The cemetery holds the remains of more than 350 people, including 13 Civil War veterans, according to Massena Town Historian MaryEllen Casselman.

But, over the years, many of their headstones have been either damaged by the weather or vandals. Some headstones made from marble or slate have deteriorated over the years, making them illegible, while granite headstones have weathered the years. Other headstones have been toppled and broken, and some are buried in waist-high overgrown grass behind Nadeau’s.

Many of the names contained on the headstones should be familiar to travelers in Massena - names like Ransom, Phillips, Andrews, Orvis, Garvin, Danforth and Barnhart, which later became the names of streets and roads around the village.

“Every street, they’re all here,” said Nancy Bogosian, a volunteer on the committee that also includes Ms. Casselman, Joseph D. Gray, Steve Rombough, David Talarico, Linda McDonald and David Frary.

Another volunteer who stepped forward was Marlene Robillard-Ramatici and her two sons, Harley and Ethan, who joined Ms. Casselman and Ms. Bogosian at the site on Wednesday. Members of a local Boy Scout troop will be assisting on July 30 as a community service project.

Among those who are buried at the cemetery is Uriel Orvis, who had owned a large amount of land and donated the property for the cemetery, Ms. Casselman said. The current American Legion Post 79 in East Orvis Street was originally the Orvis home.

The first documented burial at the cemetery was his sister-in-law, Martha Emerson, who died in 1829. The last burial was in 1979.

“Laura Emerson married Uriel Orvis Submit and was Laura Orvis’s mother. She was married to William Emerson. William was in the family of Ralph Waldo Emerson,” Ms. Casselman explained.

Another Emerson daughter, Clarissa, married the Rev. J.H. Walden and had a son, J. Orvis Walden, who died in a rebel prison.

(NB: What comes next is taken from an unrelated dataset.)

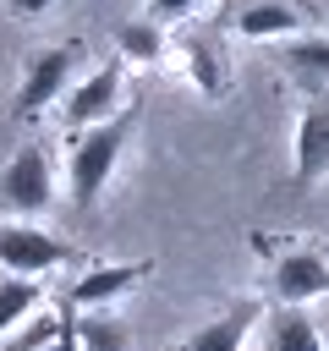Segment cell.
<instances>
[{"mask_svg":"<svg viewBox=\"0 0 329 351\" xmlns=\"http://www.w3.org/2000/svg\"><path fill=\"white\" fill-rule=\"evenodd\" d=\"M154 274V258H126V263H88L71 285V302L77 307H115L126 291H137L143 280Z\"/></svg>","mask_w":329,"mask_h":351,"instance_id":"8992f818","label":"cell"},{"mask_svg":"<svg viewBox=\"0 0 329 351\" xmlns=\"http://www.w3.org/2000/svg\"><path fill=\"white\" fill-rule=\"evenodd\" d=\"M263 351H324V335H318V324L302 313V307H274L269 313V346Z\"/></svg>","mask_w":329,"mask_h":351,"instance_id":"7c38bea8","label":"cell"},{"mask_svg":"<svg viewBox=\"0 0 329 351\" xmlns=\"http://www.w3.org/2000/svg\"><path fill=\"white\" fill-rule=\"evenodd\" d=\"M121 110H132V104H126V71H121L115 60L93 66V71H88L82 82H71V93L60 99V115H66L71 132L104 126V121H115Z\"/></svg>","mask_w":329,"mask_h":351,"instance_id":"3957f363","label":"cell"},{"mask_svg":"<svg viewBox=\"0 0 329 351\" xmlns=\"http://www.w3.org/2000/svg\"><path fill=\"white\" fill-rule=\"evenodd\" d=\"M274 296L285 307H302L313 296H329V258L318 247H285L274 258Z\"/></svg>","mask_w":329,"mask_h":351,"instance_id":"52a82bcc","label":"cell"},{"mask_svg":"<svg viewBox=\"0 0 329 351\" xmlns=\"http://www.w3.org/2000/svg\"><path fill=\"white\" fill-rule=\"evenodd\" d=\"M5 5H11V16H44L55 0H5Z\"/></svg>","mask_w":329,"mask_h":351,"instance_id":"d6986e66","label":"cell"},{"mask_svg":"<svg viewBox=\"0 0 329 351\" xmlns=\"http://www.w3.org/2000/svg\"><path fill=\"white\" fill-rule=\"evenodd\" d=\"M280 60H285V71L296 77L302 93H324V88H329V33L280 38Z\"/></svg>","mask_w":329,"mask_h":351,"instance_id":"30bf717a","label":"cell"},{"mask_svg":"<svg viewBox=\"0 0 329 351\" xmlns=\"http://www.w3.org/2000/svg\"><path fill=\"white\" fill-rule=\"evenodd\" d=\"M49 351H55V346H49Z\"/></svg>","mask_w":329,"mask_h":351,"instance_id":"ffe728a7","label":"cell"},{"mask_svg":"<svg viewBox=\"0 0 329 351\" xmlns=\"http://www.w3.org/2000/svg\"><path fill=\"white\" fill-rule=\"evenodd\" d=\"M329 176V93H307L296 115V186Z\"/></svg>","mask_w":329,"mask_h":351,"instance_id":"ba28073f","label":"cell"},{"mask_svg":"<svg viewBox=\"0 0 329 351\" xmlns=\"http://www.w3.org/2000/svg\"><path fill=\"white\" fill-rule=\"evenodd\" d=\"M55 335H60V318H55V313H38V324H27V329L16 324V335H11L0 351H49Z\"/></svg>","mask_w":329,"mask_h":351,"instance_id":"e0dca14e","label":"cell"},{"mask_svg":"<svg viewBox=\"0 0 329 351\" xmlns=\"http://www.w3.org/2000/svg\"><path fill=\"white\" fill-rule=\"evenodd\" d=\"M132 121H137V110H121L115 121L88 126V132L71 137L66 176H71V203H77V208H93V203L104 197V186H110V176H115V165H121V154H126Z\"/></svg>","mask_w":329,"mask_h":351,"instance_id":"6da1fadb","label":"cell"},{"mask_svg":"<svg viewBox=\"0 0 329 351\" xmlns=\"http://www.w3.org/2000/svg\"><path fill=\"white\" fill-rule=\"evenodd\" d=\"M38 302H44L38 280H27V274H5V280H0V340H5Z\"/></svg>","mask_w":329,"mask_h":351,"instance_id":"4fadbf2b","label":"cell"},{"mask_svg":"<svg viewBox=\"0 0 329 351\" xmlns=\"http://www.w3.org/2000/svg\"><path fill=\"white\" fill-rule=\"evenodd\" d=\"M77 346L82 351H126V324L110 313H77Z\"/></svg>","mask_w":329,"mask_h":351,"instance_id":"9a60e30c","label":"cell"},{"mask_svg":"<svg viewBox=\"0 0 329 351\" xmlns=\"http://www.w3.org/2000/svg\"><path fill=\"white\" fill-rule=\"evenodd\" d=\"M203 0H148V16L154 22H181V16H192Z\"/></svg>","mask_w":329,"mask_h":351,"instance_id":"ac0fdd59","label":"cell"},{"mask_svg":"<svg viewBox=\"0 0 329 351\" xmlns=\"http://www.w3.org/2000/svg\"><path fill=\"white\" fill-rule=\"evenodd\" d=\"M302 27H307V11L291 0H247L236 16L241 38H296Z\"/></svg>","mask_w":329,"mask_h":351,"instance_id":"8fae6325","label":"cell"},{"mask_svg":"<svg viewBox=\"0 0 329 351\" xmlns=\"http://www.w3.org/2000/svg\"><path fill=\"white\" fill-rule=\"evenodd\" d=\"M77 60H82V44H49L27 60L22 71V93H16V121H38L55 99L71 93V77H77Z\"/></svg>","mask_w":329,"mask_h":351,"instance_id":"7a4b0ae2","label":"cell"},{"mask_svg":"<svg viewBox=\"0 0 329 351\" xmlns=\"http://www.w3.org/2000/svg\"><path fill=\"white\" fill-rule=\"evenodd\" d=\"M181 60H186V77H192L208 99L225 93V71H219V55H214L208 38H181Z\"/></svg>","mask_w":329,"mask_h":351,"instance_id":"5bb4252c","label":"cell"},{"mask_svg":"<svg viewBox=\"0 0 329 351\" xmlns=\"http://www.w3.org/2000/svg\"><path fill=\"white\" fill-rule=\"evenodd\" d=\"M263 318V302H252V296H241V302H230L214 324H203V329H192L175 351H241L247 346V335H252V324Z\"/></svg>","mask_w":329,"mask_h":351,"instance_id":"9c48e42d","label":"cell"},{"mask_svg":"<svg viewBox=\"0 0 329 351\" xmlns=\"http://www.w3.org/2000/svg\"><path fill=\"white\" fill-rule=\"evenodd\" d=\"M60 263H93V258H82L77 247H66L60 236H49V230H38V225H0V269L5 274H27V280H38V274H49V269H60Z\"/></svg>","mask_w":329,"mask_h":351,"instance_id":"277c9868","label":"cell"},{"mask_svg":"<svg viewBox=\"0 0 329 351\" xmlns=\"http://www.w3.org/2000/svg\"><path fill=\"white\" fill-rule=\"evenodd\" d=\"M55 203V170L44 148H22L0 165V214H44Z\"/></svg>","mask_w":329,"mask_h":351,"instance_id":"5b68a950","label":"cell"},{"mask_svg":"<svg viewBox=\"0 0 329 351\" xmlns=\"http://www.w3.org/2000/svg\"><path fill=\"white\" fill-rule=\"evenodd\" d=\"M121 49H126V60H137V66H154V60L164 55V33H159V22H154V16H143V22H126V27H121Z\"/></svg>","mask_w":329,"mask_h":351,"instance_id":"2e32d148","label":"cell"}]
</instances>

“Clarissa is buried here and a 1-year-old daughter,” Ms. Casselman said.

Also buried there is Joseph Harrison, who lived from 1833 to 1872 and was one of the first wardens at St. John’s Church. He was described as a “dapper little Englishman” from Montreal who owned a tailor shop that employed two women.

Susannah Harrison, who was born in 1982 and died in 1897, was one of the first communicants of St. John’s Church, along with Eliza Taylor.

The restoration project at the West Orvis Street cemetery will look to bring some of those headstones back to life, along with cleaning up the grounds. Mr. Frary will be working with Witherby and Whalen to hopefully reset some of the headstones, Ms. Casselman said. They have a list of the names of those in the cemetery and notes on what needs to be repaired at each grave site.

All together, the group hopes to tackle five abandoned cemeteries in the Massena area.

“It’s a five-year window. The first project will be a couple of years,” Ms. Bogosian said.

“We thought this would be a wonderful project,” which would serve as part of the revitalization of the downtown area, Ms. Casselman said. “This and Massena Center have the most history.”

What they need in addition to time will be funding and volunteer help, she said. The funding will help them with items such as grave cleaning supplies and the cost of resetting headstones.

“We’re starting from Orvis and seeing what we can do. We started with this one downtown to make some progress and hope it might snowball and get people interested,” Ms. Casselman said.